Species and ecosystems worldwide are threatened by human activities, and intensive conservation efforts are needed to slow the ongoing biodiversity crisis (Tittensor et al. 2014). Islands are crucial to the conservation of global biodiversity: in just 5.5% of the earth's land area, they contain a disproportionate amount of terrestrial species, including an estimated 19% of birds and 17% of rodents. Islands are also highly vulnerable to human impact; 77% of known terrestrial vertebrate extinctions have taken place on islands and 40% of critically endangered species currently inhabit them (Tershy et al. In press). The leading cause of extinction and endangerment on islands is introduced species (Tershy et al. In press). In particular, animals associated with humans, such as such as rats, mice, pigs, goats, rabbits, and cats, have become feral on a large percentage of the world's roughly 400,000 islands (Atkinson 1985). These invaders have a myriad of direct and indirect effects on insular species, such as overgrazing of native plants, predation of native animals, competition with natives for food and other resources, and alteration of important physical and chemical ecosystem processes (Croll et al. 2005, Towns et al. 2006, Fukami et al. 2006, Kurle et al. 2008, Spear and Chown 2009, Simberloff 2011, Medina et al. 2011).

The eradication of invasive mammals from islands is an increasingly utilized conservation tool with a strong record of mitigating or reversing much of the damage caused by invasions (Barun et al. 2011a). Nearly 1,100 successful eradications to date have removed invasive mammals from 750 islands globally (DIISE 2014). Ongoing developments in eradication technologies are creating opportunities to eradicate invasive vertebrates from increasingly large and complex islands (Howald et al. 2007, Burbidge 2011, Campbell et al. 2011). Consequently, national and regional government agencies and conservation organizations are increasingly investing in vigorous eradication programs on islands. However, the global scale of island invasions greatly outweighs the resources available to undertake eradication projects. To ensure that biodiversity conservation resources are allocated as effectively and efficiently as possible, islands must be prioritized for eradications.

In my dissertation I address the island prioritization problem comprehensively. First, I develop a statistical model that explains global island extinctions as a function of invasive mammal presence, native taxonomy, and island attributes (Chapter 1). I use this model to isolate and quantify the impacts of invasive mammals on globally threatened island vertebrate species, and to predict the benefits to these species from invasive mammal eradication. Then, I combine these predicted benefits with eradication cost estimates, and develop an optimization model that identifies sets of islands where specified conservation goals can be attained via eradication for the minimum cost (Chapter 2). Finally, I assess the importance of socio-political factors in global conservation planning (Chapter 3). Taken together, the sections of my dissertation synthesize global data on island biodiversity, threats, costs, and governance, and provide results and tools that strengthen global prioritization efforts for invasive mammal eradications on islands.

## Written request
According to the dissertation excerpt on invasive mammals on islands, what percentage of critically endangered species currently inhabit islands?

## Records of spatial reasoning questions
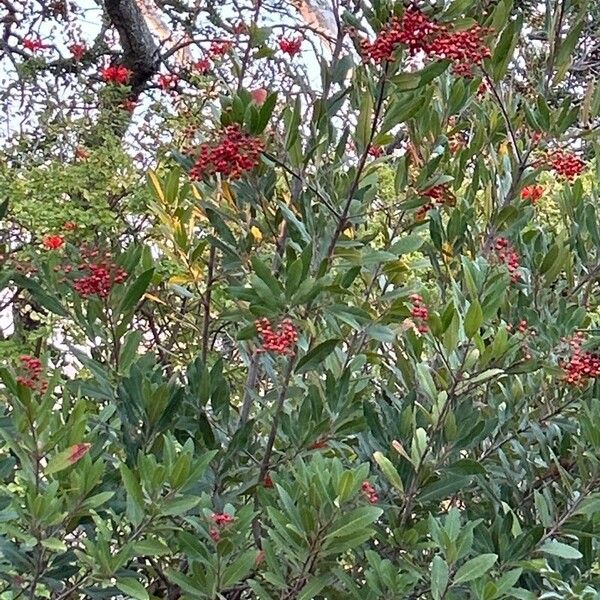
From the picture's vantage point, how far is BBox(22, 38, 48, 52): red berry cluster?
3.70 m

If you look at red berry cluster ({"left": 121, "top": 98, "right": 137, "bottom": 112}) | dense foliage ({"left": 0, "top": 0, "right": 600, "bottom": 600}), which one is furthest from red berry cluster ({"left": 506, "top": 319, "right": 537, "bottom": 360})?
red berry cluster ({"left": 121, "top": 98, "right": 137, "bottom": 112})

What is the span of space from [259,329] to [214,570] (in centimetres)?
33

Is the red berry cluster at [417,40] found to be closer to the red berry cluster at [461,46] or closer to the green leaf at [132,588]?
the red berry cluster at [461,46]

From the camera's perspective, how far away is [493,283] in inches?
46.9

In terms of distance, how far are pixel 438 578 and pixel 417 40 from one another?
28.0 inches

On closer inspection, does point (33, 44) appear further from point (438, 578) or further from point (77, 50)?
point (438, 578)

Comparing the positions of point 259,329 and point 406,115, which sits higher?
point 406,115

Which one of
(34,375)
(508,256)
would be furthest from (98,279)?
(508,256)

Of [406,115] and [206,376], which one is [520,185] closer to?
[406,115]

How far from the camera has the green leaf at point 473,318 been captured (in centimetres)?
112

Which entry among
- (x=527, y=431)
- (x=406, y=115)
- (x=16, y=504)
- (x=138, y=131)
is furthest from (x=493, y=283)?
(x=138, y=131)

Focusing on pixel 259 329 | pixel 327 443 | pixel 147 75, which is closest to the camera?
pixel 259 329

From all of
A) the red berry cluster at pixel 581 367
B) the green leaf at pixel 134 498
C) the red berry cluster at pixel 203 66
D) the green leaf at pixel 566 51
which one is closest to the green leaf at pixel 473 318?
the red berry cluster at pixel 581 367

---

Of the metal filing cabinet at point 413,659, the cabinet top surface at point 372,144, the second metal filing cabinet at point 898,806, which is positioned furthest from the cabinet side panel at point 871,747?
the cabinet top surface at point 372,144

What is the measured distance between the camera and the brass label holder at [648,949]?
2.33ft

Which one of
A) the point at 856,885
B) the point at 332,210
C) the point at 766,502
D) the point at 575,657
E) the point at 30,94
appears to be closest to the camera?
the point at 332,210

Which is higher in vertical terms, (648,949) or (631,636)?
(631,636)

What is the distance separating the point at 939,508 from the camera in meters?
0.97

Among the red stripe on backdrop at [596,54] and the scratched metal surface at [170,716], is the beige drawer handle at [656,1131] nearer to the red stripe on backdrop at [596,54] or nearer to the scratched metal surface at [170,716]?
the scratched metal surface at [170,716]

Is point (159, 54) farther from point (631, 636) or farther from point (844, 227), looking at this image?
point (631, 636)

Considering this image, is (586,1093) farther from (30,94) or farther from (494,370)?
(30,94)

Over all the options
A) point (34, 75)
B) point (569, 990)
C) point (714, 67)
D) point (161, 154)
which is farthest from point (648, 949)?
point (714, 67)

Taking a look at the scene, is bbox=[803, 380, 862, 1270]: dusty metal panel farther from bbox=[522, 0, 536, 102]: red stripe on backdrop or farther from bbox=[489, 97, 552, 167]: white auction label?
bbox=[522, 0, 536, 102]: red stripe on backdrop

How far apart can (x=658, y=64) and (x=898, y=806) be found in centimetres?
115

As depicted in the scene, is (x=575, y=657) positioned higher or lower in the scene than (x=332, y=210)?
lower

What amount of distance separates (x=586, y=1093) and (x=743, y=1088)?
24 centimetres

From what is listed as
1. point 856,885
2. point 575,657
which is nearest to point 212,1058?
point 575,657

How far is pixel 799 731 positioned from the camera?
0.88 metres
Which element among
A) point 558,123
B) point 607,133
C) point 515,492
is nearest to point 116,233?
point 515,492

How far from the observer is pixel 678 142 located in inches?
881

## Answer to this task
40%